After the four walls of a given structure, the roof is sometimes referred to as the “fifth plane”—and just like the walls that hold it up, the roof is an all-important structure that can make or break a building’s performance. Florida’s tropical climate, particularly its long rainy season and frequent storms, often exacerbates trouble spots. If not properly maintained, even a minor roof problem can lead to costly repairs.
Michael Kuzelka, president and CEO of FFR [Final Flat Roof] Global Inc. in West Palm Beach says that modified bitumen is the most common type of roof in South Florida. “It’s basically from an older system that’s still is use,” he says. “It’s the same material that shingles are made out of. It’s rolled asphalt that’s put down with heat and flame. Everyone refers to it as the modified bit.”
According to experts, the modified bitumen is an evolution of asphalt roofing. It’s made from asphalt and a variety of modifiers and solvents. There are several ways of connecting pieces of this material. In a heat application process, the seams are heated to melt the asphalt together and create a seal. There is also a cold applied adhesive application process, and some self-adhesive forms of this system. This material is also referred to as APP or SBS.
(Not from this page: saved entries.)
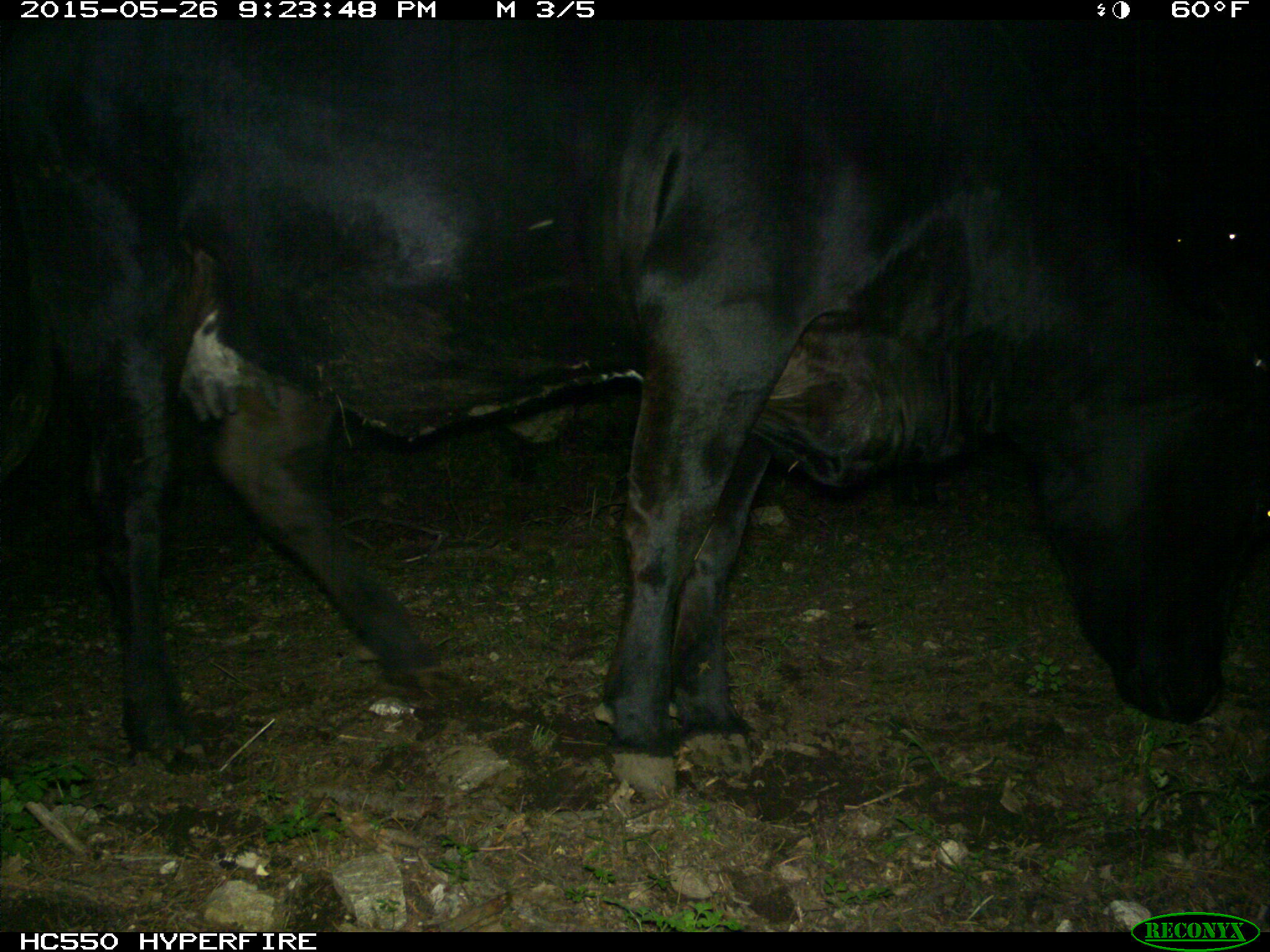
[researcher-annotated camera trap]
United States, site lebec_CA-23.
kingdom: Animalia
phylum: Chordata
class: Mammalia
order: Artiodactyla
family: Bovidae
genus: Bos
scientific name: Bos taurus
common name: domestic cow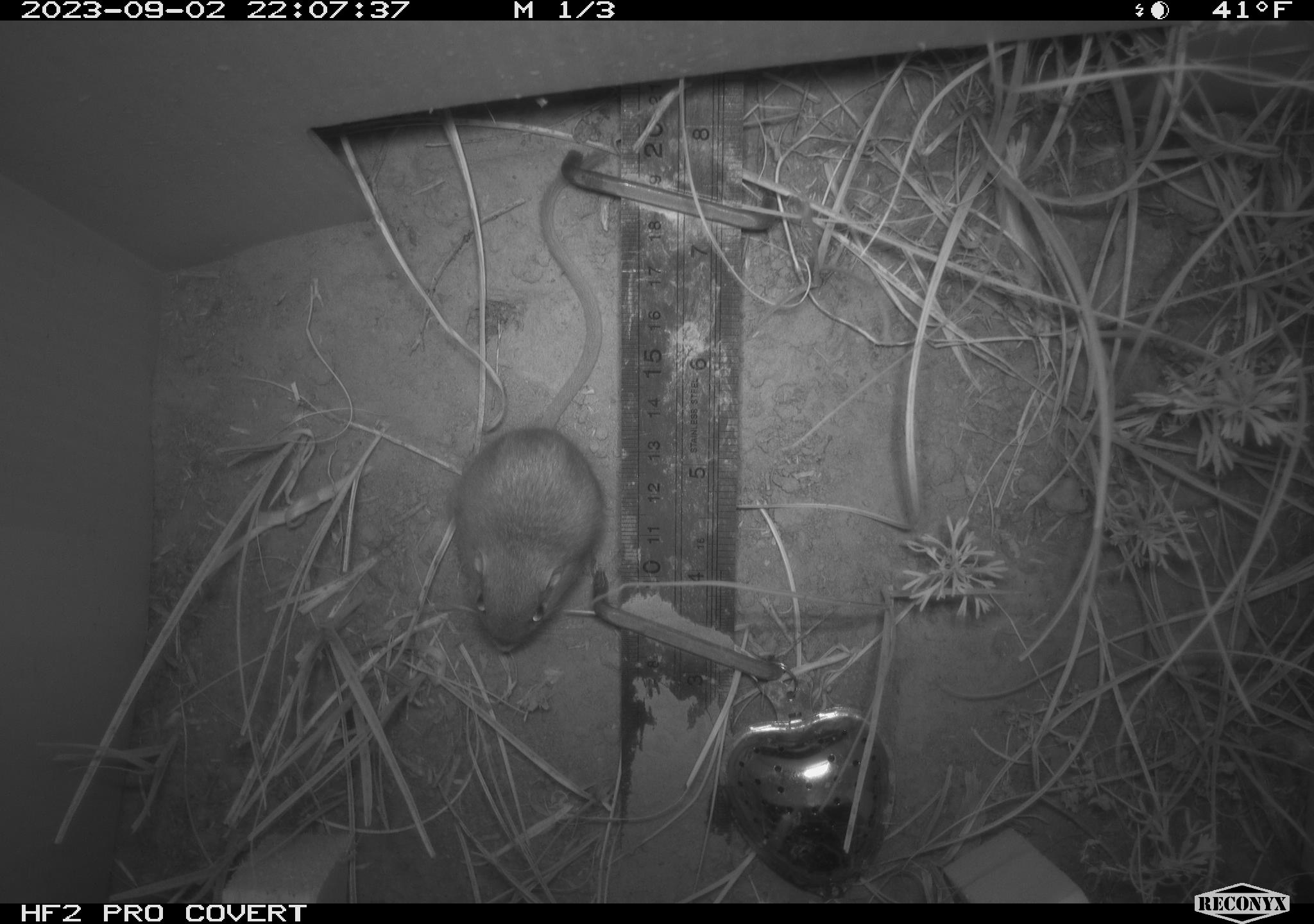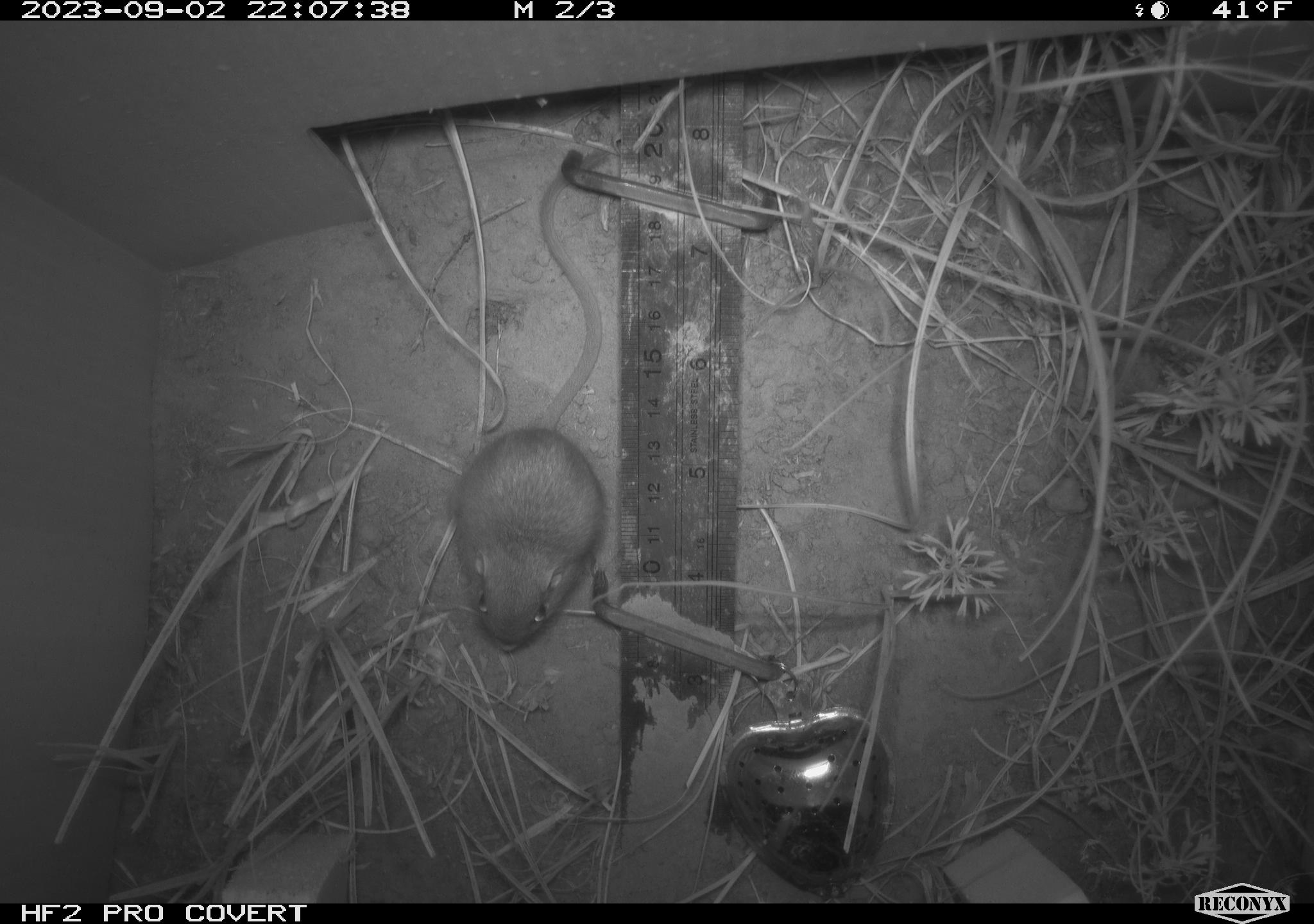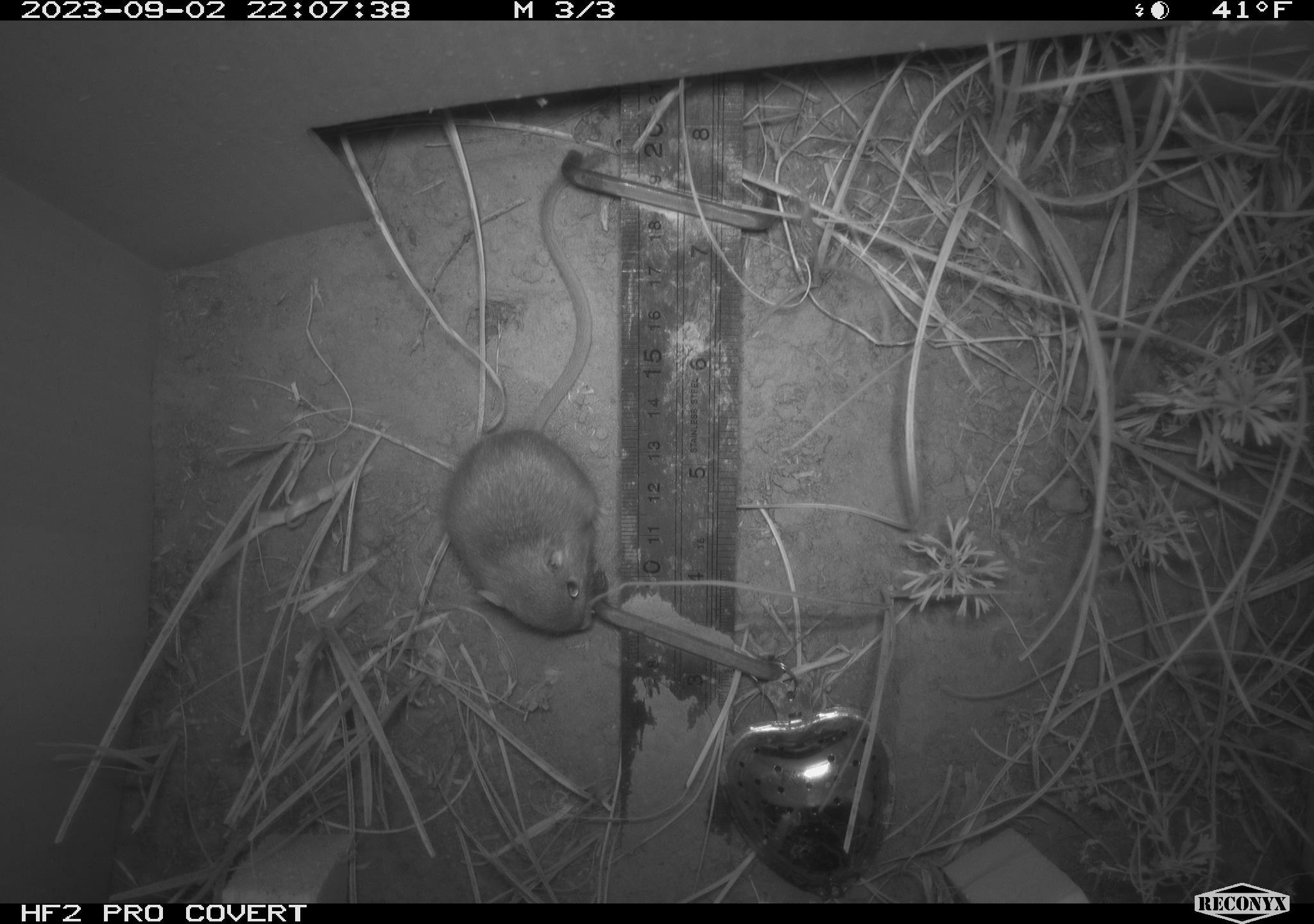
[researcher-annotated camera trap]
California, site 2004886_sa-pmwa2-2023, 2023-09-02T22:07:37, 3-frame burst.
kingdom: Animalia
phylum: Chordata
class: Mammalia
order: Rodentia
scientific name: Rodentia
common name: mouse species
Mouse species (Rodentia).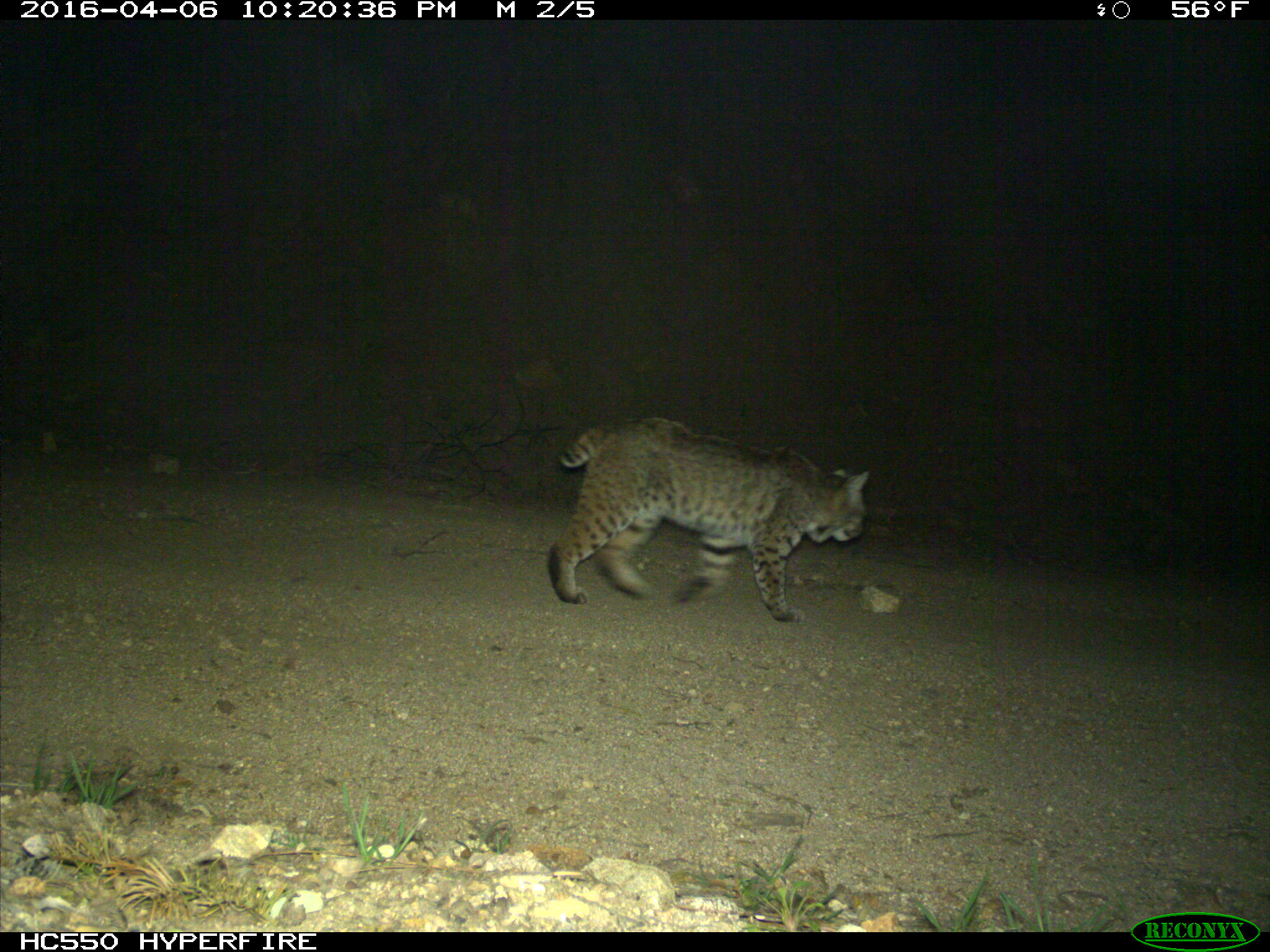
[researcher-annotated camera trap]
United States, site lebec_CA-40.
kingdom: Animalia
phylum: Chordata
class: Mammalia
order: Carnivora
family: Felidae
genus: Lynx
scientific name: Lynx rufus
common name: bobcat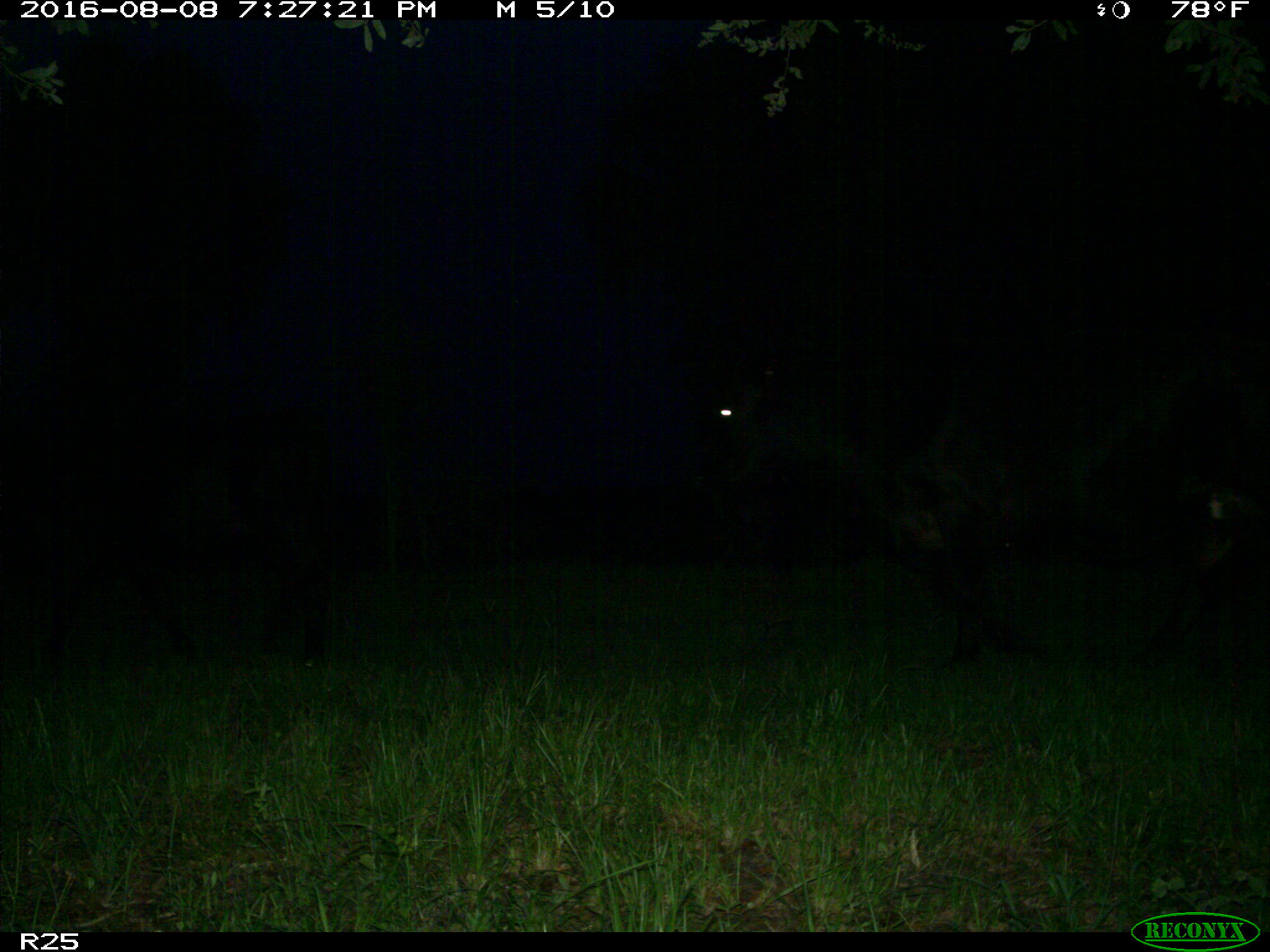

“There are many types of roofs in South Florida,” adds Kuzelka, “You have TPO [Thermoplastic Olefin or Polyolefin] which is a thermal plastic, there’s PVC [Polyvinyl Chloride] which is also a plastic, PDM [Propylene Diene Monomer] which is a stretched rubber and then you have specialty products out there like the K1 product which isn’t a roof system, it’s a restoration product for roof systems. The unfortunate thing is that they all have the same types of problems.”
Other Surfaces and Common Problems
In addition to a flat roof, other types of roofs common to South Florida’s wind and rain-driven climate are pitched roofs, which typically will use asphalt or wood shake shingles, tile, slate, steel, metal, copper or aluminum. A metal roof in Florida will give your home the most protection of any roof type. New shingle roofs are rated as high as 130 mph but metal roofs, experts say, can sustain wind gusts up to 200 mph. These shingles are heavier than the 3-tab shingles that are put on most homes.